You warned everybody off a loud birthday celebration, what explains that decision?

Well, my birthday has always been a private thing. But in the last few months, there has been, for want of a better expression, building excitement; people planning all sorts of things, committees being set up and I said, “No, you don’t do this to me, not this time.” For me, I think my best birthday was at 10. I remember it was the last birthday that my mum organized. I celebrated every birthday, cut a cake and I still think I can find some old pictures. I remember I wore a French suit.

From there, I think she focused more on my younger ones because I was already in secondary school. So, the transition was complete. No more children’s birthdays for me from then on.

So, in that sense, the next birthday that I remember was when I was 18 and I did that myself. I saved money for about six months and I went partying with my friends and I really enjoyed myself. The next one I remember was 21 and I was in the university then. It was my friends and I on campus and as difficult as it was then, because there was no telephone, my mum made it a sense of duty to ensure that I got a birthday card. I still keep it till today. It was a very touching birthday card and after that, there were really no birthdays in that sense.

When I got married, on my birthdays I get home early. If it’s a working day, we don’t cook, we order food, people come in – my parents, siblings come – each one at his own time and really by 7 or 8 pm, I leave them in the house with my wife and I am gone; maybe to go and play snooker or tennis at the club. So, there was no ceremony around it. I am not a ceremony person. I don’t like those formalities and I remember that when I was Chief of Staff, I turned 40 and my friends said, “No it’s a lie; we are going to have a party” and I said, “No, if you do it I am going to run away.” Someone suggested Sunny Ade because they know I like him. They said they were going to bring him and I said, that’s the one that would make me run away; but in the event, I remember that we actually printed an invitation card. How they got me to do it, I can’t quite say. What I remember was that I had to wake up very early and I said, “this shouldn’t be; this is my birthday, I should be sleeping.

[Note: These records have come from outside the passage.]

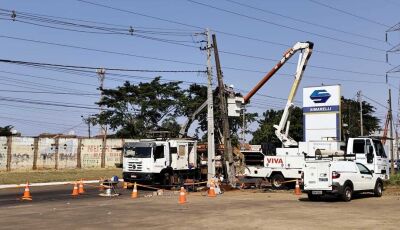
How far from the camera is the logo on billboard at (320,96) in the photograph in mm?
37550

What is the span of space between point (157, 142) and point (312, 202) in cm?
1290

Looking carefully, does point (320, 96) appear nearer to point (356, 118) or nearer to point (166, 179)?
point (166, 179)

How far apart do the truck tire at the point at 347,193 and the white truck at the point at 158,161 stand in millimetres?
12856

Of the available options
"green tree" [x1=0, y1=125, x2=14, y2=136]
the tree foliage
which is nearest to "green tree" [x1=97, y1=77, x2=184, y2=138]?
the tree foliage

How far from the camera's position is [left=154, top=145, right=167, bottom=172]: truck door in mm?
31594

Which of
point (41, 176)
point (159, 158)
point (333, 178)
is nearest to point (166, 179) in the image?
point (159, 158)

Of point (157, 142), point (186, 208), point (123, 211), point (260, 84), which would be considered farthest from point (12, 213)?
point (260, 84)

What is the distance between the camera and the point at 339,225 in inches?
550

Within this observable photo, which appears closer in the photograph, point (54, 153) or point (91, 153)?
point (54, 153)

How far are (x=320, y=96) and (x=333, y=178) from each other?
17.1 meters

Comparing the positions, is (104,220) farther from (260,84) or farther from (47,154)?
(47,154)

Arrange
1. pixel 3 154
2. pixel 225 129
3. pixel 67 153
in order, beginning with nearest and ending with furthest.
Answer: pixel 225 129, pixel 3 154, pixel 67 153

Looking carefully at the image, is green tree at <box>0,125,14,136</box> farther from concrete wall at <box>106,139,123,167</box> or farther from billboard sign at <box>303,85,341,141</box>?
billboard sign at <box>303,85,341,141</box>

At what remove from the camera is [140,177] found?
31766 mm
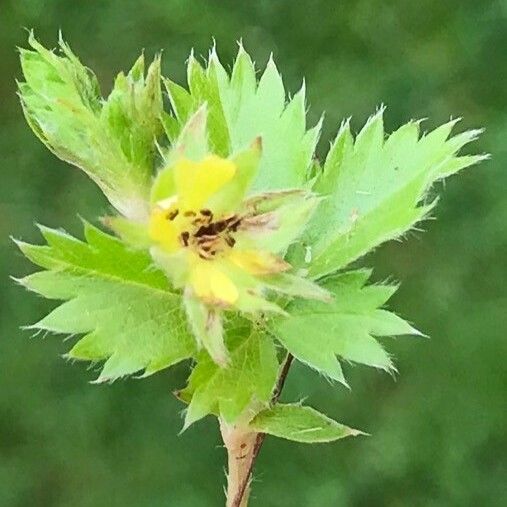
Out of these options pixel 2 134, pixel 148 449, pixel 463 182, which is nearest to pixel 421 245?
pixel 463 182

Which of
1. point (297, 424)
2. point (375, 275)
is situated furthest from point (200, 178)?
point (375, 275)

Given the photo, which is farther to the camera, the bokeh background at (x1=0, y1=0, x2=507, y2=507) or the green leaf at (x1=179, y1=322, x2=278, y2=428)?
the bokeh background at (x1=0, y1=0, x2=507, y2=507)

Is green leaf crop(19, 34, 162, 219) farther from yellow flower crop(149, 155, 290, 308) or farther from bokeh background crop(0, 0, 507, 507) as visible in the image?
bokeh background crop(0, 0, 507, 507)

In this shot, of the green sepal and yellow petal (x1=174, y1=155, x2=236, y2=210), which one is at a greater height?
yellow petal (x1=174, y1=155, x2=236, y2=210)

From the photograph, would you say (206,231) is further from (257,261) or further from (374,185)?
(374,185)

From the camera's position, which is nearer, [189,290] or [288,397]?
[189,290]

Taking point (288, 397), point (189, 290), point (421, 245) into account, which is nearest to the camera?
point (189, 290)

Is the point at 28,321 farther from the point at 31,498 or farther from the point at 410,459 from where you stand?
the point at 410,459

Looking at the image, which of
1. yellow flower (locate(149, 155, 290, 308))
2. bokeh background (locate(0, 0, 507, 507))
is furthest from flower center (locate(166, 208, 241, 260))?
bokeh background (locate(0, 0, 507, 507))
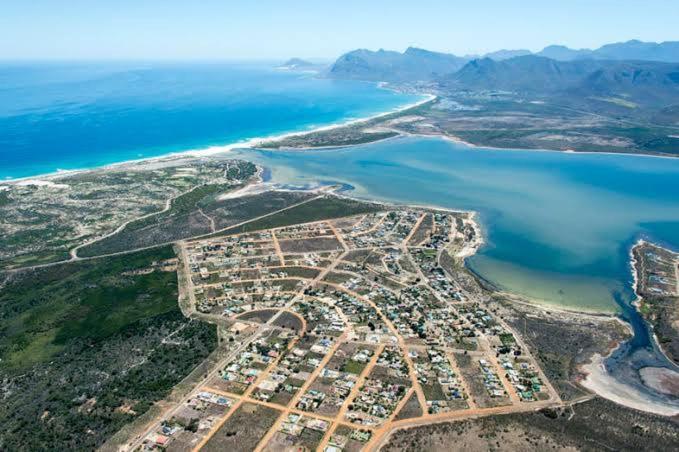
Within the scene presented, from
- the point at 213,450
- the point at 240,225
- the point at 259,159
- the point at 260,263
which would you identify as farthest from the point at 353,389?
the point at 259,159

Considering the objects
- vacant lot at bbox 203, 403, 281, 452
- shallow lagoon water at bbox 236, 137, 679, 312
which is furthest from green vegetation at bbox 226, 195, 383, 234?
vacant lot at bbox 203, 403, 281, 452

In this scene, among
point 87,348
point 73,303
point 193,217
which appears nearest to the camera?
point 87,348

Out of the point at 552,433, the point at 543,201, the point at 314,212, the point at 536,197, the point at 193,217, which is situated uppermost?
the point at 536,197

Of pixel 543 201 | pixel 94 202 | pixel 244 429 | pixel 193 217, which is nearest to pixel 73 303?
pixel 193 217

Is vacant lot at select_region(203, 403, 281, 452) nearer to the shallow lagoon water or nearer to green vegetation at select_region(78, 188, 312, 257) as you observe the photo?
the shallow lagoon water

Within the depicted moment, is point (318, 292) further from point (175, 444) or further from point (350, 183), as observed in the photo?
point (350, 183)

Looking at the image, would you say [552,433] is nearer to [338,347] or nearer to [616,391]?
[616,391]
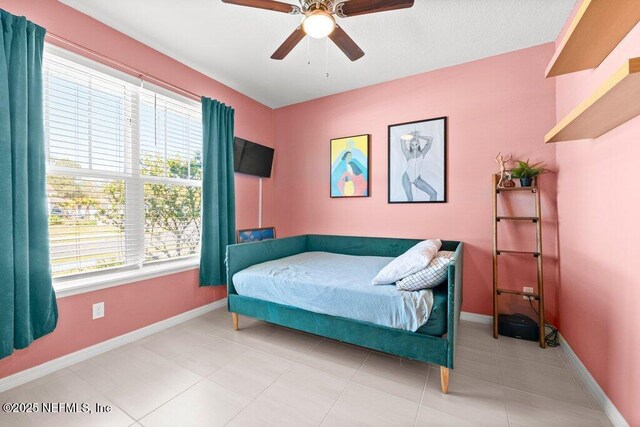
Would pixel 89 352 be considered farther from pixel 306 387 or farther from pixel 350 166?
pixel 350 166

But as early as 7am, we’d started prayers and from there, it was breakfast though I must confess that it was a day that I enjoyed. I had so many people around me; the governor, the Chief Judge and the Speaker came; everybody was there. But the party went on beyond my birthday because at 3am the following day, we were still there. So, I was living in another person’s day and I said, “No, this is not how it is supposed to be.” I remember that in the course of shaking everybody’s hands, you know, going from table to table, I think somebody had conjunctivitis and I picked it. When I woke up in the morning, I couldn’t open my eyes. But, I think the fun I had the day before, more than compensated for the discomfort. I had to send for my optometrist because it was very painful. This time, with all the plans going on, I said, ‘no’, that if this is my day, then those who really love me should allow me to do it my way. It didn’t cost me that much also to receive my visitors. I funded my 40th birthday by myself. I am not quite sure I can’t do the same now.
How do you mean?

As governor?

No. I am not even sure that I want to spend that kind of money on a party. If we can’t eat small rice and chicken in the house and I don’t even know if I want to dress up in a formal sense. I just want to feel free, see the people I want to see and if there is something going on, on television, I want to watch, instead of, ‘Oh, come and say hello to this person or that person.’ I am sure I am not mentally prepared for that and I don’t want to offend people. The idea that probably, I will have a birthday at taxpayers’ expense is something that doesn’t sit quite well with me and it’s only for 24 hours anyway.